Copy the rows word for word, starting at the very first line and ending at the line that contains "346H182V362H313L297 296H280L248 247H198L182", with that line included.

--- Begin ---

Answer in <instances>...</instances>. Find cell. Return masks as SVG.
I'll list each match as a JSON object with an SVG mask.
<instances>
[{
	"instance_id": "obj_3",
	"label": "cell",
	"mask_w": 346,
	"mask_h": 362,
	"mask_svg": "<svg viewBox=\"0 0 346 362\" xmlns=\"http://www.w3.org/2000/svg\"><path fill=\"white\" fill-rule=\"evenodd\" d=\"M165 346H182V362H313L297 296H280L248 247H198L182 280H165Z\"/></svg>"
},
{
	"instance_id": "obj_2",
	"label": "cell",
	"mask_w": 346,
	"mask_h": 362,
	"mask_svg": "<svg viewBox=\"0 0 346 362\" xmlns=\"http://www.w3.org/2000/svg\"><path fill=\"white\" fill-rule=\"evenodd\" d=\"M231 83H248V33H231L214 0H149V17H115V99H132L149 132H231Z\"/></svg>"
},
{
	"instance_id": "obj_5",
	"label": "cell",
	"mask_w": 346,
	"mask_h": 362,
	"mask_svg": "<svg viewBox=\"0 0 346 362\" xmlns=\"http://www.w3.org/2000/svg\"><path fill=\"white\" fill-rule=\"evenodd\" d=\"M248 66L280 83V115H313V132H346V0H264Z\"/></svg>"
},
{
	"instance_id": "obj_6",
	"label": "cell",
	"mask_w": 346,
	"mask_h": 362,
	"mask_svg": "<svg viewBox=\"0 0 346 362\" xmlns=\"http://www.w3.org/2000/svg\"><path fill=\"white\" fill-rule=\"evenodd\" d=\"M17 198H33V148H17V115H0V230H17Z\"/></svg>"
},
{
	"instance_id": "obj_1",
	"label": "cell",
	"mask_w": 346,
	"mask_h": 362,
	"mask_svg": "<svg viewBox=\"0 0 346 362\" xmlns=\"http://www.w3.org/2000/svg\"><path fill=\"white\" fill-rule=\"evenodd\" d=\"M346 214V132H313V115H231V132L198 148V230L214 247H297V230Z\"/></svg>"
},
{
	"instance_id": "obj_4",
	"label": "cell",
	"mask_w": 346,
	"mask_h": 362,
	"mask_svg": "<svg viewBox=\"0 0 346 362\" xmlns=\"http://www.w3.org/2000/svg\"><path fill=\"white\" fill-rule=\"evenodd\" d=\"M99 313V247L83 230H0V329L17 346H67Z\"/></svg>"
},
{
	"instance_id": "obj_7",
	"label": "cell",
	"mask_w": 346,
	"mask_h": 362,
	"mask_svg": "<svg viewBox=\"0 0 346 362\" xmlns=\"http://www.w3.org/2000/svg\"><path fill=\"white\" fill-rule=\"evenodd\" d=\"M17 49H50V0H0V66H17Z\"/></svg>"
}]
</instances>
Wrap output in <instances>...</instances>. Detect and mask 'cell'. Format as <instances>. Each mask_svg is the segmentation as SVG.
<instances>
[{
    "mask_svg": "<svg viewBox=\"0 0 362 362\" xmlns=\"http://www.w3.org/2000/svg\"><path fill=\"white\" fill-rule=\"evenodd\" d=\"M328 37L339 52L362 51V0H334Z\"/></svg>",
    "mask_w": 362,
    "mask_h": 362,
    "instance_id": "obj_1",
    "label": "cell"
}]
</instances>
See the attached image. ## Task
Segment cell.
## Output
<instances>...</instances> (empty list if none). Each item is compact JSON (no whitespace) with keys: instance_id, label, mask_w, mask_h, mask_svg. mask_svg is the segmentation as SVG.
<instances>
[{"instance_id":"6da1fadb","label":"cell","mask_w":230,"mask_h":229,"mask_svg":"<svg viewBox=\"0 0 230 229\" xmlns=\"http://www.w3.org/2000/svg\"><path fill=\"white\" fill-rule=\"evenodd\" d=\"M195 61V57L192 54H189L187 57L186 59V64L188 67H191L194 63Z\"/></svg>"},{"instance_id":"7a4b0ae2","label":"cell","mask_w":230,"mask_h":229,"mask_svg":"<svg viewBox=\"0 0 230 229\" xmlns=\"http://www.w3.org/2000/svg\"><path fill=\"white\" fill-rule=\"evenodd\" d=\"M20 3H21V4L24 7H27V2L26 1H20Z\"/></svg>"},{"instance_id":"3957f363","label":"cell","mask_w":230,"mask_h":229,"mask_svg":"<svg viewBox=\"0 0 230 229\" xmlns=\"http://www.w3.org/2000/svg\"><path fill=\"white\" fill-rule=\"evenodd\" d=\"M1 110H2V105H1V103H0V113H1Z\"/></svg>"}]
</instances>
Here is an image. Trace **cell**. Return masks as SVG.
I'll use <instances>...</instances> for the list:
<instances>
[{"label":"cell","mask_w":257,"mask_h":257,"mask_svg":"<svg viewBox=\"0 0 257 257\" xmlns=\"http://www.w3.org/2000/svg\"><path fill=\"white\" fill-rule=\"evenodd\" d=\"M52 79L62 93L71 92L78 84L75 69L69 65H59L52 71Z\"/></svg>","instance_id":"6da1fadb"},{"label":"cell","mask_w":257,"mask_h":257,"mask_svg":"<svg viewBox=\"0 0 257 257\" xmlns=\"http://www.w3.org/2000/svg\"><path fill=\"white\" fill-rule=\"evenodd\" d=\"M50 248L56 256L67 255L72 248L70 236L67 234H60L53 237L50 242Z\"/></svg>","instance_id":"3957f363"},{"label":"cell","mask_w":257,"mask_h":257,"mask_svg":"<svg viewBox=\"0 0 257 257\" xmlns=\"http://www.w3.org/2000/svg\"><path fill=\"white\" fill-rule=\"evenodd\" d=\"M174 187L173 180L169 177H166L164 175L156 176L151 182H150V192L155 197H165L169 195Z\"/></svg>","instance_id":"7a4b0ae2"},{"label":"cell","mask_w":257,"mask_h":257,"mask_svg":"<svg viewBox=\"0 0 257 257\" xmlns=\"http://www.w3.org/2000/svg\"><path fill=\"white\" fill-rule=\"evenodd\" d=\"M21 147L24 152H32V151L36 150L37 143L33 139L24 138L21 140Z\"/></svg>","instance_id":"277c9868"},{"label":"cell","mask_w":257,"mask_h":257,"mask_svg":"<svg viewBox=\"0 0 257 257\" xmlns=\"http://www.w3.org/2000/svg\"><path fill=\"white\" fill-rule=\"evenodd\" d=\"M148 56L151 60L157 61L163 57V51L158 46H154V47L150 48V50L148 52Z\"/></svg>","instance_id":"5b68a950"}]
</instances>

--- End ---

SOLUTION TO THIS PROBLEM.
Answer in <instances>...</instances>. Find cell. Return masks as SVG.
I'll list each match as a JSON object with an SVG mask.
<instances>
[{
	"instance_id": "obj_3",
	"label": "cell",
	"mask_w": 346,
	"mask_h": 362,
	"mask_svg": "<svg viewBox=\"0 0 346 362\" xmlns=\"http://www.w3.org/2000/svg\"><path fill=\"white\" fill-rule=\"evenodd\" d=\"M165 346H182V362H313L297 296H280L248 247H198L182 280H165Z\"/></svg>"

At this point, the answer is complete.